Un record n’a pas été battu dans une élection moderne comme au premier tour, une semaine plus tôt, mais il était proche. Le 20 juin, l’abstention était de 66,7%, le chiffre le plus élevé de la Ve République, l’actuel régime constitutionnel, fondé en 1958. Ce n’est que lors du référendum de 2000 visant à raccourcir le mandat présidentiel de sept à cinq ans qu’il y avait un pourcentage d’abstentionnistes le plus important.
Au second tour des régionales, l’abstention devrait se rapprocher du chiffre record : selon l’estimation de l’institut Ifop, elle serait de 66%. Aux régionales 2015, l’abstention était de 41,5% et en 2010, de 48,9%.
Il n’est pas rare que lors d’élections comme les régionales, la participation soit plus faible que lors des élections présidentielles, qui tendent à mobiliser environ 80 % de l’électorat. Mais cette fois, le gouffre se creuse, ce qui a ouvert un débat sur les solutions : certains politiques ont suggéré d’introduire le vote en ligne. Mais le débat tourne avant tout autour des causes.
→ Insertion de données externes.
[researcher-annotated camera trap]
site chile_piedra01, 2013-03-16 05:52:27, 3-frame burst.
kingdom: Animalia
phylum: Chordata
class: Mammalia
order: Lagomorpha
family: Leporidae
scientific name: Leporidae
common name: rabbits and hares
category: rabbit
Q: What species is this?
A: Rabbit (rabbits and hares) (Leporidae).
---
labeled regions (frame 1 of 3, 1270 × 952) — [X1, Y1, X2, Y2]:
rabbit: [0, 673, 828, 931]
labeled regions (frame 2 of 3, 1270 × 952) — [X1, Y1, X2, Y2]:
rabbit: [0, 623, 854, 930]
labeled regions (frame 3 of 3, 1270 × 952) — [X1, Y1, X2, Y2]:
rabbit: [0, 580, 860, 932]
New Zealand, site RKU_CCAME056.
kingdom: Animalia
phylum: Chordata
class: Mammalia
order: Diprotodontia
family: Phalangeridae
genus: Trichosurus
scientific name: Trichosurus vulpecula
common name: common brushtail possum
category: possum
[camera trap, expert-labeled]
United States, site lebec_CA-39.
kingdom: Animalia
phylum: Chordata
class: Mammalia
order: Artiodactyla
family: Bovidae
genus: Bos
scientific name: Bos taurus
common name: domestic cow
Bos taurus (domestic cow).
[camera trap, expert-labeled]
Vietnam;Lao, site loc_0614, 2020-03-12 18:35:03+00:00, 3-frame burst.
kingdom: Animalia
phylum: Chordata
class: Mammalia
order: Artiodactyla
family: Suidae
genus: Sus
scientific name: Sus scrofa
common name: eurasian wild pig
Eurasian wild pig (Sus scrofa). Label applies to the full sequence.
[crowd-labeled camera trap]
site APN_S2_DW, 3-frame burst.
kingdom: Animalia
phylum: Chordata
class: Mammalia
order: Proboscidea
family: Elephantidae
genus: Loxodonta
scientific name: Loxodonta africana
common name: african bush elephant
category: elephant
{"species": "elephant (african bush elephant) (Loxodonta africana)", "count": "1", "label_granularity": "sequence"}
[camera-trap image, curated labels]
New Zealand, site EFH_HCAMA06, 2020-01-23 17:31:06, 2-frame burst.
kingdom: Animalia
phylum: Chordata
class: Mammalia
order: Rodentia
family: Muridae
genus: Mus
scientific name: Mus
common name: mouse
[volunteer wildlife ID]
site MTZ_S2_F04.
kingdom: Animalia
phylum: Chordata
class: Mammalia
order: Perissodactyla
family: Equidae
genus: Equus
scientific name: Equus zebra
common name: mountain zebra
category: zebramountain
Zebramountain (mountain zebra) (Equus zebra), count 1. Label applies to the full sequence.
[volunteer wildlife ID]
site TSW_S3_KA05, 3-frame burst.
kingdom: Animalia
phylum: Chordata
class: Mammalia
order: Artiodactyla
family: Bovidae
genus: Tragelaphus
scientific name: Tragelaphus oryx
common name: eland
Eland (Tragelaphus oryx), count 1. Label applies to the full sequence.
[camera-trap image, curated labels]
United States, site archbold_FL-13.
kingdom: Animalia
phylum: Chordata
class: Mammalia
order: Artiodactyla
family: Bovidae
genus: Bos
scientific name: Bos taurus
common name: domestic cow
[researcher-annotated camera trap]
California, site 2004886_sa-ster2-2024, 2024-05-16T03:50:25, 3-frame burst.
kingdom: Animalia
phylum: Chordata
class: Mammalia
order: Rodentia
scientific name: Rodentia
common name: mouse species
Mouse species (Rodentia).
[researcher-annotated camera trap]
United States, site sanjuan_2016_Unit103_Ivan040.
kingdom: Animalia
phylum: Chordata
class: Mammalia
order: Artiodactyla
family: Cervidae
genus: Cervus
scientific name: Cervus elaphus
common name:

Est-ce une abstention motivée par un désintérêt pour ces élections particulières, où la campagne a été peu visible et le sentiment de beaucoup de Français était qu’il n’y avait rien d’important en jeu ? Ou l’abstention traduit-elle un problème fondamental de la démocratie française ?
Au premier tour, la plus forte abstention se situait chez les jeunes, les personnes aux revenus modestes et les électeurs traditionnels de l’extrême droite de Marine Le Pen.
“Coffee addict. Lifelong alcohol fanatic. Typical travel expert. Prone to bouts of apathy. Internet pioneer.”